NEC’s AI supercomputer was essential to the development of an LLM. What is it exactly and what potential does it have? We interviewed the chief of development of the AI supercomputer to hear about the details.
Building your own generative AI
― Tell us about NEC’s AI supercomputer.
In March 2023, NEC built and started operation of the largest privately-owned supercomputer in Japan.* An AI supercomputer is a super-high-speed computing system that boosts the efficiency of AI training process. This enables a drastic reduction in the time spent on building an AI.
Some language models used as a base for typical LLMs can take up to 355 years to complete AI training using only one GPU. Today, AI supercomputers are essential for researching and developing large, cutting-edge AIs such as generative AIs.
NEC’s newly released LLM was trained using 512 GPUs equipped on NEC’s AI supercomputer. Developing and having an AI supercomputer means the same as having the ability to create advanced generative AIs in-house. This is very meaningful to researchers, partners, and our customers.

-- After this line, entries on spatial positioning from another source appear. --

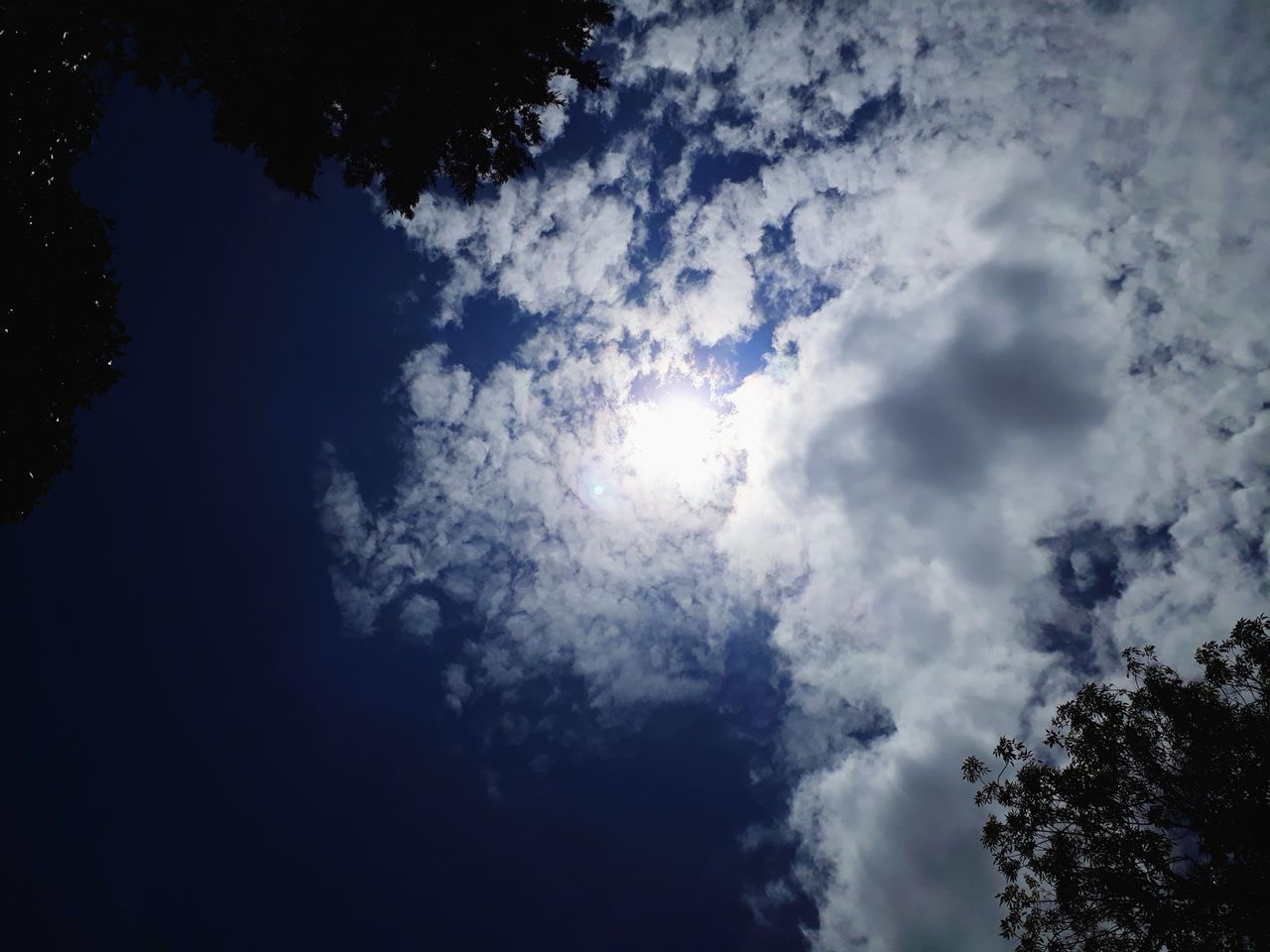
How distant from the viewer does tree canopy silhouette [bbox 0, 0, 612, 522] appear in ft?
23.8

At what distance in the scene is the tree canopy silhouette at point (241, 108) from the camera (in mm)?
7254

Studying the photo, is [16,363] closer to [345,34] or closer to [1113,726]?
[345,34]

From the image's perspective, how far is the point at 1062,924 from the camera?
11.0 metres

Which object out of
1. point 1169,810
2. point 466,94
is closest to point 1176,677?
point 1169,810

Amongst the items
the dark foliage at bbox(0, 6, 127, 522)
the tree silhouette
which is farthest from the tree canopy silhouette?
the tree silhouette

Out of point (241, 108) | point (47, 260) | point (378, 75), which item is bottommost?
point (47, 260)

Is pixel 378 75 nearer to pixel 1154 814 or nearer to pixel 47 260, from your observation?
pixel 47 260

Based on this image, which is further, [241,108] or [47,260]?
[241,108]

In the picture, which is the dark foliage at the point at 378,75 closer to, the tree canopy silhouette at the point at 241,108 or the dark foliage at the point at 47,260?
the tree canopy silhouette at the point at 241,108

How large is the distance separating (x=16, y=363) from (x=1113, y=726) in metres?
19.9

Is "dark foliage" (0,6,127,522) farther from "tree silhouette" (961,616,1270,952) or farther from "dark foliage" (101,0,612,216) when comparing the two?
"tree silhouette" (961,616,1270,952)

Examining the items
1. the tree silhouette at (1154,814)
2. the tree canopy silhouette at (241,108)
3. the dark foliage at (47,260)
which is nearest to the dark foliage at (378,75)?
the tree canopy silhouette at (241,108)

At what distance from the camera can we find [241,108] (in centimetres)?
978

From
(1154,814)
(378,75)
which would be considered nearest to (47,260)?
(378,75)
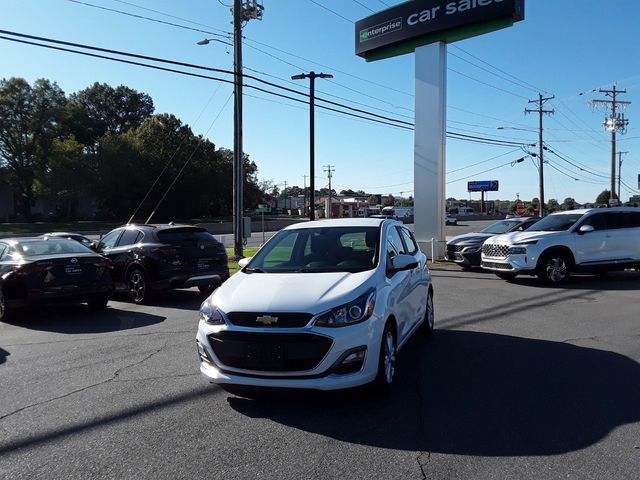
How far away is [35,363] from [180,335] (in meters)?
1.96

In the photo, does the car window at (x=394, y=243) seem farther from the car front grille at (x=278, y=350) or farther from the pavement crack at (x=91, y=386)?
the pavement crack at (x=91, y=386)

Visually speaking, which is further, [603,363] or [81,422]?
[603,363]

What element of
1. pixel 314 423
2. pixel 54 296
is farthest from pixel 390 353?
pixel 54 296

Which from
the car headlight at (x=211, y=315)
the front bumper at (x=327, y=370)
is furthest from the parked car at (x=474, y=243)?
the car headlight at (x=211, y=315)

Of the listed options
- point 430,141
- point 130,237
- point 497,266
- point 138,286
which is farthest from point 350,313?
point 430,141

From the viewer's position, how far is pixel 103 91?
8600 cm

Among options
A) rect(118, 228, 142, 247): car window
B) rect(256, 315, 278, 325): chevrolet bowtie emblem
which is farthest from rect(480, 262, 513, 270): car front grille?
rect(256, 315, 278, 325): chevrolet bowtie emblem

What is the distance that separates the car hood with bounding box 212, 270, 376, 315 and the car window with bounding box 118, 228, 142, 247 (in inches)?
258

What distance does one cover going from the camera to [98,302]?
1006cm

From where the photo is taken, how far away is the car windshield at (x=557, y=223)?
13.5 m

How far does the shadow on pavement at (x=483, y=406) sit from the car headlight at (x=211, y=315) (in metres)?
0.79

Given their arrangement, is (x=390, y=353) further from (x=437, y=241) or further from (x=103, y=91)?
(x=103, y=91)

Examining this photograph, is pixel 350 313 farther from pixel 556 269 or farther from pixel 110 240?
pixel 556 269

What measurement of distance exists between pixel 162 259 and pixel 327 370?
22.9 feet
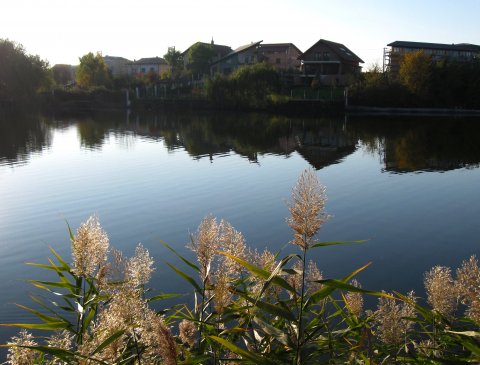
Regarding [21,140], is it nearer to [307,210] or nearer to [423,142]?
[423,142]

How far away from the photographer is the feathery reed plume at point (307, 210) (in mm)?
2523

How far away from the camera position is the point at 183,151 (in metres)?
34.6

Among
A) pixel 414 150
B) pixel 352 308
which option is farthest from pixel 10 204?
pixel 414 150

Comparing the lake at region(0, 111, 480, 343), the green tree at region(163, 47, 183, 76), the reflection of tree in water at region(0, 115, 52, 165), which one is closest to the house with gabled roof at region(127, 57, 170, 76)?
the green tree at region(163, 47, 183, 76)

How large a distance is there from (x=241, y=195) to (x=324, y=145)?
65.2 feet

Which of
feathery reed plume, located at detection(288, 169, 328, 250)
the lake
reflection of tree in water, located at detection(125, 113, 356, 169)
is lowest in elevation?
the lake

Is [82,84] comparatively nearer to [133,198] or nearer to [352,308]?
[133,198]

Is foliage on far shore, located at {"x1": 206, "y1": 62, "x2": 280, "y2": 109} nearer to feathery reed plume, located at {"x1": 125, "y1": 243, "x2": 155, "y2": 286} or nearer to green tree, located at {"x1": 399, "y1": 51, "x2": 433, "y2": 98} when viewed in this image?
green tree, located at {"x1": 399, "y1": 51, "x2": 433, "y2": 98}

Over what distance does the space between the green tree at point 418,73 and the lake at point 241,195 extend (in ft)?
93.5

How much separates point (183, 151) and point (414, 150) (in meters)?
18.1

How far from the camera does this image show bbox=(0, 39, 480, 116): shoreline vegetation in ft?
225

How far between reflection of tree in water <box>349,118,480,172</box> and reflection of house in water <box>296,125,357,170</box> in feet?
6.12

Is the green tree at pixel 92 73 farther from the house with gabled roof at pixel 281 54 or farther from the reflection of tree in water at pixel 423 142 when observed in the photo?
the reflection of tree in water at pixel 423 142

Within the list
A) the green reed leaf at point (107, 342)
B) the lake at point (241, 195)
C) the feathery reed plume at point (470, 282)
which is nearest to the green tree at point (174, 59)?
the lake at point (241, 195)
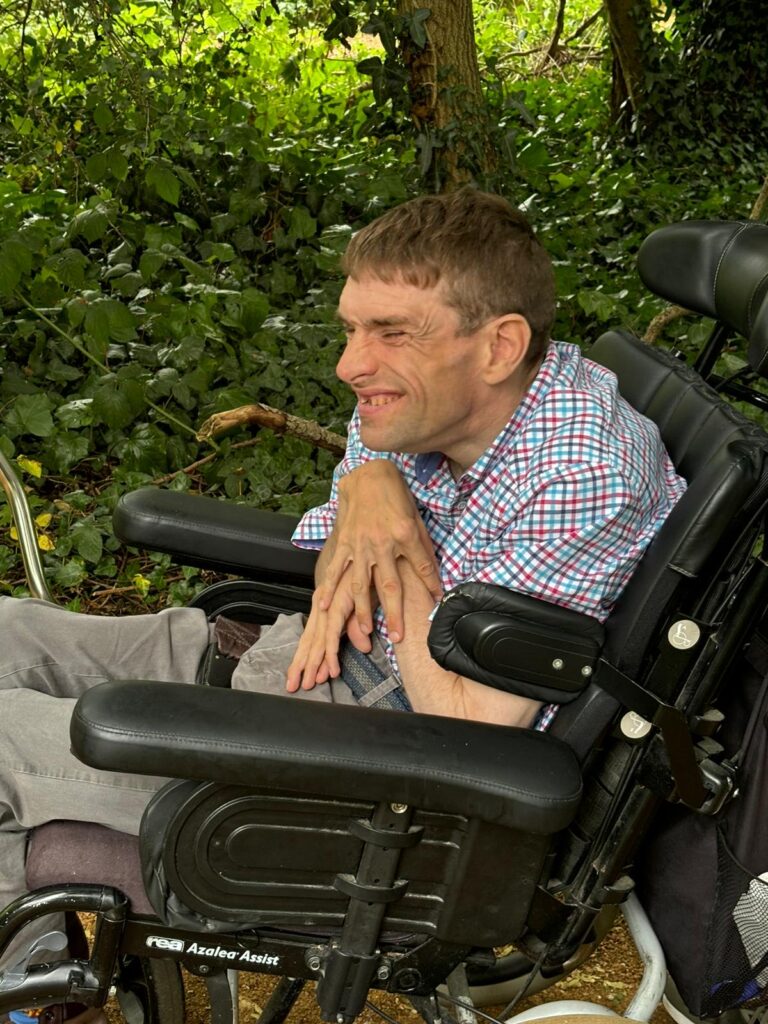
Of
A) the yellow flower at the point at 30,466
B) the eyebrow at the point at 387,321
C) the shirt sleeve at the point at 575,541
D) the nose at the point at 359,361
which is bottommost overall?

Creating the future with generative AIs
― Tell us about the policy for developing AI supercomputers in the future.
People can use not only language but also images and audio to model various real-life events for making decisions upon considering the best action and solution based on future prediction. This is a sophisticated action we do subconsciously daily, underlaid by decades of knowledge acquired through regular life.
In order to create an AI that supports sophisticated human decision-making, we need to train the AI with enormous amounts of knowledge similar to that used by humans. Nevertheless, since it takes a long time to train even a language-proficient AI, far more computational ability is required to build an AI that can also handle images and audio.
AIs are at the center of the digital revolution, and their large-scale computational ability can be the source of competitiveness. To this end, we intend to expand our computational ability further. We aim to significantly scale out the world-class abilities of NEC’s excellent AI researchers and continue developing advanced generative AIs as part of our efforts for new social value creation using AIs.
While there are a variety of LLMs, including GPT, NEC’s LLM has the following features: it supports the Japanese language and allows for practical application thanks to its smaller model size. Another key factor is that NEC has the largest supercomputer for AI research among Japanese companies.
While being a medium size (largest class in Japan*), it is equipped with learning data distribution and search functions to maximize learning efficiency to exert high performance. The smaller model size also possibly allows for its use on-premise in an environment that handles confidential information.
- *As of end of June 2023 based on research by NEC
- *The information published on this page is as of the date of publication.